JAISAL NOOR: Zeke Cohen is City Councilman and chairman of the Education and Youth Committee.

ZEKE COHEN: Baltimore is not broken. Our children are not thugs or super-predators. What's predatory is the system that has devalued their lives. If we want peace, we need more than thoughts and prayers. If we want to end the violence, we need work, not words.

JAISAL NOOR: Ericka Alston-Buck leads the Penn North Kids Safe Zone.

ERICKA ALSTON-BUCK: A Kids Safe Zone is a drop-in safe center for children. Nothing like it has ever existed, so we don't qualify for any, we don't fall into the wheelhouse for any foundation. All we do is create a safe recreational place where a kid can be a kid during out-of-school time. So, we're open every day, and when school is closed, we're open at noon because we know that a lot of kids go to school for gas and electric. They go to school for a hot meal. They go to school for air condition. They go to school for heat. So, when those schools are closed, we need to provide those same services. So, what we do is provide mentorship, organized sports, a computer lab, homework assistance, recreation, all of the things that children around the city have and deserve. Well, our kids deserve it, too, but our neighborhood, our communities, have been overlooked, abandoned and neglected for centuries. So, here we are, decades later and just a stone's throw outside of the Uprising, and nothing has changed or things have gotten worse.

JAISAL NOOR: Jack Young is City Council President.

“JACK” YOUNG: This is very important. It's historic. I think we're the only third or fourth city that have targeted funding for our youth, and I'm excited about that. Are you excited about that?

Marchers: Yes!

“JACK” YOUNG: Okay, and Ericka just spelled it all out. It was meant to get to grassroots organizations that's out doing the real community work. It's not going to exclude anyone who has a 501(c)(3), but everybody is welcome to apply to get this funding as long as they're looking to take after our kids.

JAISAL NOOR: The city voted overwhelming, voted to, a previous mayor's veto was overridden. Now this is moving ahead and, in a city that's often criticized for investing-

ERICKA ALSTON-BUCK: Investing in the streetlights?

JAISAL NOOR: Streetlights and a city where, you know, they spend half a billion on policing and on ports, this is sort of a new way to approach the role of the public sector.

ERICKA ALSTON-BUCK: Absolutely, our kids are the most important investment. Our kids should be at the top of the list, and for so long we've been at the bottom of the list where people that can write good programs that don't have children are receiving the funding. So, yeah, this is needed.

JAISAL NOOR: Like the Black Butterfly and the White L, the disparities between employment, even life expectancy between this neighborhood and Roland Park is something like 20 years today. So, how can this fund help address those really stark disparities that we know are a result of more than 100 years of public policy?

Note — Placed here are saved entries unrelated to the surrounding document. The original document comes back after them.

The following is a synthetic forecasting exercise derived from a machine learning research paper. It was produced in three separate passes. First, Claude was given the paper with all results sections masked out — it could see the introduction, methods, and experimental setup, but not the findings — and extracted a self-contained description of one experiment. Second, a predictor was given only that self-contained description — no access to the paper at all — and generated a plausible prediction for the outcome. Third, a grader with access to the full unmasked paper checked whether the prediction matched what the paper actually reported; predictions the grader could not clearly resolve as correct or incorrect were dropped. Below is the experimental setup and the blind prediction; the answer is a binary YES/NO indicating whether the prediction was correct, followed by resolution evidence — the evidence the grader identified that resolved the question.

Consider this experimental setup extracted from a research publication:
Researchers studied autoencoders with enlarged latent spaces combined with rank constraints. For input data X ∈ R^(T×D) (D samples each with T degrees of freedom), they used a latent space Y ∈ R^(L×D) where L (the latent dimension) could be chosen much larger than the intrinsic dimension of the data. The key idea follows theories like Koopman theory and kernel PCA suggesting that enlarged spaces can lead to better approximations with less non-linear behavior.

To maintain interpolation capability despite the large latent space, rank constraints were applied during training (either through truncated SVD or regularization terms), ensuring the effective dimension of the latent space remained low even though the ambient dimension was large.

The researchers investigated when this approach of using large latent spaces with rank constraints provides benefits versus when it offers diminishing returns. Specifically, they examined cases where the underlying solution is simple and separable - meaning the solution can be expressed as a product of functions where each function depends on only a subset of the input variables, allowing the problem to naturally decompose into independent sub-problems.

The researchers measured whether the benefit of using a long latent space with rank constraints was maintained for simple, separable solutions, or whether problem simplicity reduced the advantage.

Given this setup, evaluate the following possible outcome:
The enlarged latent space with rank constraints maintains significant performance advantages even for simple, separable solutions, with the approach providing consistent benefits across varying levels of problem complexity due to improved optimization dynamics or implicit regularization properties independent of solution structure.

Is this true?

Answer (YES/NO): NO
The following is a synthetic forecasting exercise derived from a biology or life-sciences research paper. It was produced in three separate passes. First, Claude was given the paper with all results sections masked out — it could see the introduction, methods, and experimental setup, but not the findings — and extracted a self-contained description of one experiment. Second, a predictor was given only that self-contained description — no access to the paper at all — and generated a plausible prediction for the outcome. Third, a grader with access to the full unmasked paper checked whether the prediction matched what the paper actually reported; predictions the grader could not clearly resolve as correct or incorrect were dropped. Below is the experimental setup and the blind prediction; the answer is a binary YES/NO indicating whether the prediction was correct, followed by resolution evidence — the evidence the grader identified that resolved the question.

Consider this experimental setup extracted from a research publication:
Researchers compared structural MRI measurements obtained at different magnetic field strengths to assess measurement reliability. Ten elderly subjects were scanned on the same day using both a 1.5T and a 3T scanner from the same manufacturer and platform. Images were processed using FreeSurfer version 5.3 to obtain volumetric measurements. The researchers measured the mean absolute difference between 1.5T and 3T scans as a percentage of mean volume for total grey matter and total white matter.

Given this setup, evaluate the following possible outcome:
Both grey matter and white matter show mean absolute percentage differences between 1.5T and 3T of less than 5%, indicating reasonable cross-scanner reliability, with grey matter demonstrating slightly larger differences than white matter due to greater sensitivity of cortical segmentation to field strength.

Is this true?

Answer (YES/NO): NO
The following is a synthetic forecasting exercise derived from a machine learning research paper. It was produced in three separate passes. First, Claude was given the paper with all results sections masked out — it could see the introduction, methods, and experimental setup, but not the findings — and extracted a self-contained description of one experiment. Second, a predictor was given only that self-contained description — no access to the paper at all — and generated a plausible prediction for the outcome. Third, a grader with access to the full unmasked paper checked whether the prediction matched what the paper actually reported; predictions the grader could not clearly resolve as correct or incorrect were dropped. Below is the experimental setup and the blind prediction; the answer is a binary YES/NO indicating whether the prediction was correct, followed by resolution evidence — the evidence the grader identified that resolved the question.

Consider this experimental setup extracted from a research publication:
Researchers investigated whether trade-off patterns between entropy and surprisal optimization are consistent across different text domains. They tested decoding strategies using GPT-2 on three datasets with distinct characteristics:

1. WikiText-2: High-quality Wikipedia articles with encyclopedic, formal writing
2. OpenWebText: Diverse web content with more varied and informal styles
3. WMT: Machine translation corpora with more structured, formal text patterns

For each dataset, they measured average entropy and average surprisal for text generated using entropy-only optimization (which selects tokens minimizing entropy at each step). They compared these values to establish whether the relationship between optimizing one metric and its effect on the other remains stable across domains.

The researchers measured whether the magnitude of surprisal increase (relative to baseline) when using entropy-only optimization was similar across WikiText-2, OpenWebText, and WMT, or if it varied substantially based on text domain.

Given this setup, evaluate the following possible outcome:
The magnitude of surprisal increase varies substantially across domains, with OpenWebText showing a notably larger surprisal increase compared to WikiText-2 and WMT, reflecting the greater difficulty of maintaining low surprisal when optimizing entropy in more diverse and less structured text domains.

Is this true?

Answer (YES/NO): NO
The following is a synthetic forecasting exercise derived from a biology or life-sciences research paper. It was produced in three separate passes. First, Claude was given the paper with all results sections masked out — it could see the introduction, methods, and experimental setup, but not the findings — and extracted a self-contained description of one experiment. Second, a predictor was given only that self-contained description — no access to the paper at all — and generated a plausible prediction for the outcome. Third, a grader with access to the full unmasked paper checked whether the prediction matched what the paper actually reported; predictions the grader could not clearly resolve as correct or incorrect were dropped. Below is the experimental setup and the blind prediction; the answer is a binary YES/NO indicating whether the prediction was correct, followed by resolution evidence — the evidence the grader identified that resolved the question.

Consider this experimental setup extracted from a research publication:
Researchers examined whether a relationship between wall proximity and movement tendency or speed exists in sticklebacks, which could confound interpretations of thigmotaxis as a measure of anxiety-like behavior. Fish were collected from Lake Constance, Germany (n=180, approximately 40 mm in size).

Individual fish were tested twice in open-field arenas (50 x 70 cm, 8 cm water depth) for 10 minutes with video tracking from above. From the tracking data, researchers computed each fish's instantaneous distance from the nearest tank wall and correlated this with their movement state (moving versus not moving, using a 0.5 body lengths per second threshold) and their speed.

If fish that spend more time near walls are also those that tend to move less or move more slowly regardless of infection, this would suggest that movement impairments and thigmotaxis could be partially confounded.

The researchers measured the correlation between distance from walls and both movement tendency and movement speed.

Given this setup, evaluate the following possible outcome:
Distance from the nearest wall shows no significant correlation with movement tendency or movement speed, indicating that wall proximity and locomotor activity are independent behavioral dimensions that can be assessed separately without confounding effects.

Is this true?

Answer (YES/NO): YES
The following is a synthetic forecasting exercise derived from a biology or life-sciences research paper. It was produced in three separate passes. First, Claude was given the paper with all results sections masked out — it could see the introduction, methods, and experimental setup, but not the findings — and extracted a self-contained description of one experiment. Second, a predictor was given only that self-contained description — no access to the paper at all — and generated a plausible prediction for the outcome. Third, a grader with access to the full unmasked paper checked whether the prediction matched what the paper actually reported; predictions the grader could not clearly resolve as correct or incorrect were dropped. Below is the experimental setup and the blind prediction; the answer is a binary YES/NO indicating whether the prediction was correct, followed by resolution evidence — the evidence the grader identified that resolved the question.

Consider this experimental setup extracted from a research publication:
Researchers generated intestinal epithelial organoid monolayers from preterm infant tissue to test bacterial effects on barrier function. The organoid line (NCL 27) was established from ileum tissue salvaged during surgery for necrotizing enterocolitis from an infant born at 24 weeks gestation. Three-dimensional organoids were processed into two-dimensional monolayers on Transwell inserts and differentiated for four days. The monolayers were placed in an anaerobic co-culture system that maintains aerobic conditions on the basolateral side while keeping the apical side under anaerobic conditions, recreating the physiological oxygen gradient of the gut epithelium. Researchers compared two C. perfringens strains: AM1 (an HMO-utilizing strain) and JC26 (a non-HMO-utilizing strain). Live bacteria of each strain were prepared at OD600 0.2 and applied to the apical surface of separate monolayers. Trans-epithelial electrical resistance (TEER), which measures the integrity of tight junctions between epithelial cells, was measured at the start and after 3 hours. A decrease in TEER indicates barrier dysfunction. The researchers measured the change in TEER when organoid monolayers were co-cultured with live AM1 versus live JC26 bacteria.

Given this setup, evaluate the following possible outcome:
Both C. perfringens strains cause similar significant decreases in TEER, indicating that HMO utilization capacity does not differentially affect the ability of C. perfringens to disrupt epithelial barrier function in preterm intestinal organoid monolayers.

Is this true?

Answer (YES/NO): NO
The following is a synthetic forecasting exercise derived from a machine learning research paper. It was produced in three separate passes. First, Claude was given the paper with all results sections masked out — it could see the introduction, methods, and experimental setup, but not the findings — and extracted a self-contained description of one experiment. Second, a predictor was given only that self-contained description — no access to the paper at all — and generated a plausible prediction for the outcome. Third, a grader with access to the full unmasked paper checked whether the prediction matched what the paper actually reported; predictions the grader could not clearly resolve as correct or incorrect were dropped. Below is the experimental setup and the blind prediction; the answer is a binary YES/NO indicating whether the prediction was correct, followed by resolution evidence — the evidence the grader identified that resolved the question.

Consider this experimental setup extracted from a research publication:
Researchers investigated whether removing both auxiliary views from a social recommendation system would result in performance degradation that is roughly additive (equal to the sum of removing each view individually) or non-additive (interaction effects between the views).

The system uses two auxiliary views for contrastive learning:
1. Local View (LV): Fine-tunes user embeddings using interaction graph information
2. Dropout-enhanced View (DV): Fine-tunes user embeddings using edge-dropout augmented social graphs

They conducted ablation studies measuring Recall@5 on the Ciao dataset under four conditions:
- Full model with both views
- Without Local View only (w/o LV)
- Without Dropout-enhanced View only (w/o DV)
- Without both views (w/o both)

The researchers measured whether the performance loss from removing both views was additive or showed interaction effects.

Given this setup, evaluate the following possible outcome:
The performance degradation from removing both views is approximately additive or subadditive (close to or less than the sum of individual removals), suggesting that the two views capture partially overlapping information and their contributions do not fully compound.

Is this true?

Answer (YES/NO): NO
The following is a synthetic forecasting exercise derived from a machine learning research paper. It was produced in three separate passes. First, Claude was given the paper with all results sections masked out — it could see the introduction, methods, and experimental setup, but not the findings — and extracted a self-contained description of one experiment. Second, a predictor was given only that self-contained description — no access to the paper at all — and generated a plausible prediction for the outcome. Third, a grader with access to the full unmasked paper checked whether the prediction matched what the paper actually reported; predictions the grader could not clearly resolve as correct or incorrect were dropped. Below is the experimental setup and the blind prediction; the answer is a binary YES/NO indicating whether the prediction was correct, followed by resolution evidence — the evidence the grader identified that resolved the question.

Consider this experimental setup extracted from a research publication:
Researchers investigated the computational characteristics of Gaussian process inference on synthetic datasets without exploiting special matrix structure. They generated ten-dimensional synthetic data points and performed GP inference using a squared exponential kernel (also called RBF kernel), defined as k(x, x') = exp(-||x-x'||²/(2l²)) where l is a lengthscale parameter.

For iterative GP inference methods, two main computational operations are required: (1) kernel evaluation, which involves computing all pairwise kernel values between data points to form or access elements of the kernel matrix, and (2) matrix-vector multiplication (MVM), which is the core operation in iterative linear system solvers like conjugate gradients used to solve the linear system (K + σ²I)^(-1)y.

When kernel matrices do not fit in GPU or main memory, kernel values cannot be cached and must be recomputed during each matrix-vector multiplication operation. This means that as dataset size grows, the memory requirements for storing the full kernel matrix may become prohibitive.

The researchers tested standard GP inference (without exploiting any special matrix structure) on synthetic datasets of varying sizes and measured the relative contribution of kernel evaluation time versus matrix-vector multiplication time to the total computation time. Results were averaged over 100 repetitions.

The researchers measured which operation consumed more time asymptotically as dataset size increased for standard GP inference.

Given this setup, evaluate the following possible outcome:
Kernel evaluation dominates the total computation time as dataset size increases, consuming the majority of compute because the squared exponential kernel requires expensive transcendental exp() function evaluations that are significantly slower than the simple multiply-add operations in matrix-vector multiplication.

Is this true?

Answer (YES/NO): YES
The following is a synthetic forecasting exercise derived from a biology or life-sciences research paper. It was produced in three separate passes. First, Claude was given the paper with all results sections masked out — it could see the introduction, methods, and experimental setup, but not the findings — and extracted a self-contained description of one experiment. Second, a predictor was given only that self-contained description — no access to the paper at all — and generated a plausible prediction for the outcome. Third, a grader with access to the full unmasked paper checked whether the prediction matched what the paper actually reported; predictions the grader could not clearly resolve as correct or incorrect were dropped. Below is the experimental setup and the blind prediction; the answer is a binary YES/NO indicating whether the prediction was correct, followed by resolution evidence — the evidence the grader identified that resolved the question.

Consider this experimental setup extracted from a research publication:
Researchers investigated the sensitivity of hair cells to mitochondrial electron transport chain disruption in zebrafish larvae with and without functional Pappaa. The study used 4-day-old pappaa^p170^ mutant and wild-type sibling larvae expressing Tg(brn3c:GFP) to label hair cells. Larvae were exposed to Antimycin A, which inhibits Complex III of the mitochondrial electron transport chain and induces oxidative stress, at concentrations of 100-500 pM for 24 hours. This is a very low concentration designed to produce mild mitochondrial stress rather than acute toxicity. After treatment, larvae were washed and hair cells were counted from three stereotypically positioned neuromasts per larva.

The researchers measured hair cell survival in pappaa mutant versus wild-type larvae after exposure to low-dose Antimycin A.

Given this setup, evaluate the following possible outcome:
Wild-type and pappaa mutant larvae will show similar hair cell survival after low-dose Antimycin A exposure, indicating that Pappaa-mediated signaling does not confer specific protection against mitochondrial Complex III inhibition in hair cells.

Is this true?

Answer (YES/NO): NO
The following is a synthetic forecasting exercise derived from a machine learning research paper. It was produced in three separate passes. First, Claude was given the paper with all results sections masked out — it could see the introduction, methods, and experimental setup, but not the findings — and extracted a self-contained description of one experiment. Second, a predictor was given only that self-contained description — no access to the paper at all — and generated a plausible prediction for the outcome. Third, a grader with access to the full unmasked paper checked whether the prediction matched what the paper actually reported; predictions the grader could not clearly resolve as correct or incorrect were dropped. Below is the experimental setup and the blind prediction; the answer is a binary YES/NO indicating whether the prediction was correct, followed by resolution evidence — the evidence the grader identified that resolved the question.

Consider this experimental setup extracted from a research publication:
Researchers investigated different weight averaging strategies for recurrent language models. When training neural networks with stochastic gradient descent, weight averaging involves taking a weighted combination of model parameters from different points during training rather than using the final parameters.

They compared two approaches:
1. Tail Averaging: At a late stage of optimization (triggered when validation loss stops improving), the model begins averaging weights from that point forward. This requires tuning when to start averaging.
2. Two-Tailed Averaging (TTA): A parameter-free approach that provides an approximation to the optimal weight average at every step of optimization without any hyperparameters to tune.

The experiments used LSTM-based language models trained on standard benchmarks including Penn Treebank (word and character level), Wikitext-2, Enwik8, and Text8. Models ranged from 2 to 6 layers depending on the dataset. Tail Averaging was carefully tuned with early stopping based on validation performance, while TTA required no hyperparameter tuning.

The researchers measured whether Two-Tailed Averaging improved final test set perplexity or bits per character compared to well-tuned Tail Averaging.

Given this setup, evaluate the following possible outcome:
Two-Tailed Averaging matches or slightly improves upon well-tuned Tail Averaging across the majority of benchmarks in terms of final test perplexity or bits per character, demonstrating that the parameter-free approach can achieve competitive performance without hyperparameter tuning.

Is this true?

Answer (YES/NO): YES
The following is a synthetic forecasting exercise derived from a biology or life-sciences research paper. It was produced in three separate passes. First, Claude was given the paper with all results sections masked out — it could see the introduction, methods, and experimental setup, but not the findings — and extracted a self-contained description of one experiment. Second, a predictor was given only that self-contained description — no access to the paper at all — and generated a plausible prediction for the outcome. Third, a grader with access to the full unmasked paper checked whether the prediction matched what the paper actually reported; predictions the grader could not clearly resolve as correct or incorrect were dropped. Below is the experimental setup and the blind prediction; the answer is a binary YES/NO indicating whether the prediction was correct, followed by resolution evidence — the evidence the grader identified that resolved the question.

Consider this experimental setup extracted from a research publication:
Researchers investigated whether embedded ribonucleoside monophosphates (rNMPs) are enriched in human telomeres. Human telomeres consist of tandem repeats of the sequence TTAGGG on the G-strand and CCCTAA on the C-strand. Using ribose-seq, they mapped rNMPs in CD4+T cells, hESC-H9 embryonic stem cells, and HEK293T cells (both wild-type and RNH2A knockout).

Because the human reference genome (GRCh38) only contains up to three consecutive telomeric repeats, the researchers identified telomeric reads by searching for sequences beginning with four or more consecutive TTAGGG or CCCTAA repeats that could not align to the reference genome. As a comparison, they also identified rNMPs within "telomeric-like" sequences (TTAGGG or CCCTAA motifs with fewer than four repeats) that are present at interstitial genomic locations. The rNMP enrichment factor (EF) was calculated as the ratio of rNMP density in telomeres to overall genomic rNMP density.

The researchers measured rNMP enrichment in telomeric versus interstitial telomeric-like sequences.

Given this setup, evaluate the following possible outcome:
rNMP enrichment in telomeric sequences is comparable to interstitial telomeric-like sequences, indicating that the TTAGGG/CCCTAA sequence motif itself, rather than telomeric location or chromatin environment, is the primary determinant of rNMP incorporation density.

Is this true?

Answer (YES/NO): NO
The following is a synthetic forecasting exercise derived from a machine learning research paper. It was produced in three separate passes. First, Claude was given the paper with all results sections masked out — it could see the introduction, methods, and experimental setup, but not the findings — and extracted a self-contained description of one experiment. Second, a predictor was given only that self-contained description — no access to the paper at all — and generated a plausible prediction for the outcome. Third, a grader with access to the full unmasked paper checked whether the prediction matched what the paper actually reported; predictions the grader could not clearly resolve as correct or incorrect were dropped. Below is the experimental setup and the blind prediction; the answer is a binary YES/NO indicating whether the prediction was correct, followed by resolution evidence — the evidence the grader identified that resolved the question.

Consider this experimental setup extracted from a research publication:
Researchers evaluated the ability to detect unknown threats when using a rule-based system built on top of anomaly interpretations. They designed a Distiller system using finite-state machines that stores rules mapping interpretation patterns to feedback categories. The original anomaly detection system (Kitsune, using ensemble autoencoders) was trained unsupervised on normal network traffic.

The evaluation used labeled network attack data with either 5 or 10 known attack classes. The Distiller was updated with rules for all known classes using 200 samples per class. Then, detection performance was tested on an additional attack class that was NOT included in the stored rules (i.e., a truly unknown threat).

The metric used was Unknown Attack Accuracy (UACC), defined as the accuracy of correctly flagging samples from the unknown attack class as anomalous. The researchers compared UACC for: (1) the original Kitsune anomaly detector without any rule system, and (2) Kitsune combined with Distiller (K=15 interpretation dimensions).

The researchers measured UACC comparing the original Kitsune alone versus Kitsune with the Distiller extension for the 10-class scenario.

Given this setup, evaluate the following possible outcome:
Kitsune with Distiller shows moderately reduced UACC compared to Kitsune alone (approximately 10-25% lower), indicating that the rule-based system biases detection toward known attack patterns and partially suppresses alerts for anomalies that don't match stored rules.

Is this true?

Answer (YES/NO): NO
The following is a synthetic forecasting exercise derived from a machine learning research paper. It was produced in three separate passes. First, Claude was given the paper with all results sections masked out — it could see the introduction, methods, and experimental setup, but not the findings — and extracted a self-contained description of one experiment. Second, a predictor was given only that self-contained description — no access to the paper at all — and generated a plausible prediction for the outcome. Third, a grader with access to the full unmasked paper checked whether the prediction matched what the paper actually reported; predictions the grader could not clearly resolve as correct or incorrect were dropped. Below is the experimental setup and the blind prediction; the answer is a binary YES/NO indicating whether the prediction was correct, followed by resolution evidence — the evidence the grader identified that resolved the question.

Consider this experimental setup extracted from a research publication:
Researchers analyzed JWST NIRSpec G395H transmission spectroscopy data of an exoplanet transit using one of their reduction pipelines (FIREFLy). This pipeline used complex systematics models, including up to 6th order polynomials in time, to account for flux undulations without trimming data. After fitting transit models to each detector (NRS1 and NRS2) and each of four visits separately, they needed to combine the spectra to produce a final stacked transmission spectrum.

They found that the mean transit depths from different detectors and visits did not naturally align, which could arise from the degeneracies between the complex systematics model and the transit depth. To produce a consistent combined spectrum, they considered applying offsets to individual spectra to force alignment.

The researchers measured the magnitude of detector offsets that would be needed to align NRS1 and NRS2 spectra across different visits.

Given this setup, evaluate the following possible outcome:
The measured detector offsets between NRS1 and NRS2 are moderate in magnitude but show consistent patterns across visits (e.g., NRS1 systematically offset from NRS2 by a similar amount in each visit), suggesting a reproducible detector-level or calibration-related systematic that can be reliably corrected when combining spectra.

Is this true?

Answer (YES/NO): NO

SHAHEM MCLAURIN: Well, one major part of that is just social equity. I remember, like I talked about social capital and the ability to move up the social ladder, and the city being drastically lower than a lot of other places in this country. These programs help to invest in youth in the ways that the city schools can't do, and it gives students the tools that are necessary to be able to build themselves up and build their communities up around them.

A lot of the downfalls and life expectancy and things like that such as poverty come from the inability to be properly educated by our systems that are in place to educate us. One of these things that this fund does is give students the ability to invest more in themselves and their communities as a whole.